PROVIDED PASSAGE:
****************

# 1962 Schwinn Racer With Front Wheel Generator----How Rare?



## Goldenrod (Dec 15, 2019)

Number--J255479 or 1962. Rear brake has 62 also.
While I was in the third grade (my birthday-- March, 1953), I was sent out in the hallway for talking. I got caught out there in my Cub Scout uniform by the superintendent.  Most of the teachers were relatives of mine or my parents friends.  I peed in my pants.  Mr Neehas didn't notice and brought me into the classroom.  Everyone laughed and then I sat down.  Holly Hearth turned around and said, "They shouldn't have done that to you."  I was in love. She took that risk (of talking) to make me feel better. 
















I started teaching school sixteen years later, I met the superintendent when he observed me for my certification.  He asked if I was the Spangler who wet my Cub uniform.  He was sorry during all those years and apologized but it was a lesson that made me a more compassionate teacher.  Holly was smart, talented and cute but her kind nature caused her to have many bad breaks with needy men and she died five years ago.  She was the best in our class for 12 years and then as an adult.
I bought this bike for the generator and I have never seen one since.   Is it rare?


----------



## frankster41 (Dec 15, 2019)

Is there a name on the generator?


----------



## 1motime (Dec 15, 2019)

Goldenrod said:


> Number--J255479 puts in March of 1953. Rear brake has 53 also.

****************

EXTRACTED MATERIAL:

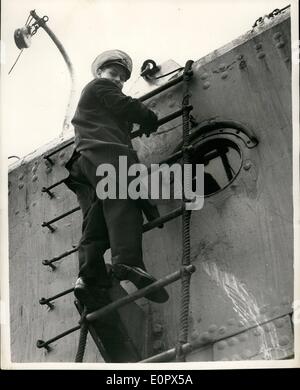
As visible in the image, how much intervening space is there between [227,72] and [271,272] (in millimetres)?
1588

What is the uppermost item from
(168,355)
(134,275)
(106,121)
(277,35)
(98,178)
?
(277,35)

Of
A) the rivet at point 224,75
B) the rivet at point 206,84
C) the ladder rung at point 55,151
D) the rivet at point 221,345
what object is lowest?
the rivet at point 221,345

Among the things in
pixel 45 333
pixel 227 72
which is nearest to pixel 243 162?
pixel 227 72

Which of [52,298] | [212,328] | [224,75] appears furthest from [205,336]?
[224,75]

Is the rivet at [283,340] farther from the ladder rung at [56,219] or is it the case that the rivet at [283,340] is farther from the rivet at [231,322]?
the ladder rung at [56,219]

****************

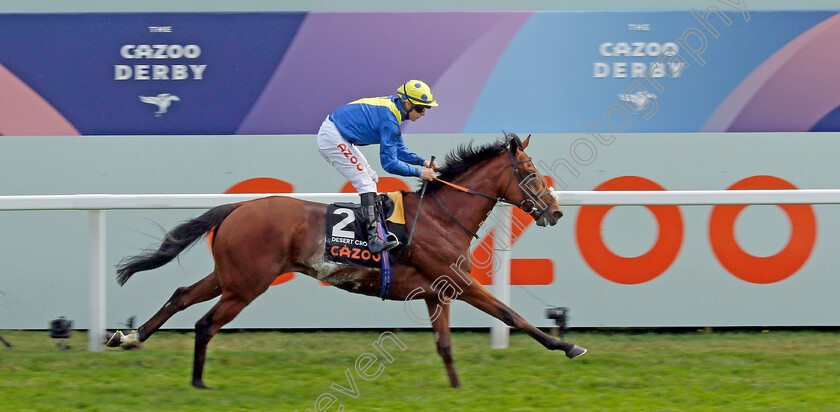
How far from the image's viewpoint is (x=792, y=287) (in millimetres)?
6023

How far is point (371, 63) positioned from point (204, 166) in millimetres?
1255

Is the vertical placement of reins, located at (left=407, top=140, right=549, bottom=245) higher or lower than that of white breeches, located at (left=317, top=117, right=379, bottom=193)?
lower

****************

THINGS TO DO:
1. Rewrite the Schwinn racer thread between "# 1962 Schwinn" and "me feel better.", inclusive, with each "superintendent" changed to "principal".
2. Please mark each statement yes or no against the Schwinn racer thread, quoting the words that decide it: (a) Goldenrod wet their pants after being caught in the hallway. (b) Holly Hearth died ten years ago. (c) frankster41 asks whether there is a name on the generator.

RESULTS FOR THE EXERCISE:
1.
# 1962 Schwinn Racer With Front Wheel Generator----How Rare?



## Goldenrod (Dec 15, 2019)

Number--J255479 or 1962. Rear brake has 62 also.
While I was in the third grade (my birthday-- March, 1953), I was sent out in the hallway for talking. I got caught out there in my Cub Scout uniform by the principal.  Most of the teachers were relatives of mine or my parents friends.  I peed in my pants.  Mr Neehas didn't notice and brought me into the classroom.  Everyone laughed and then I sat down.  Holly Hearth turned around and said, "They shouldn't have done that to you."  I was in love. She took that risk (of talking) to make me feel better.

2.
(a) Yes: "I peed in my pants."
(b) No: "she died five years ago."
(c) Yes: "Is there a name on the generator?"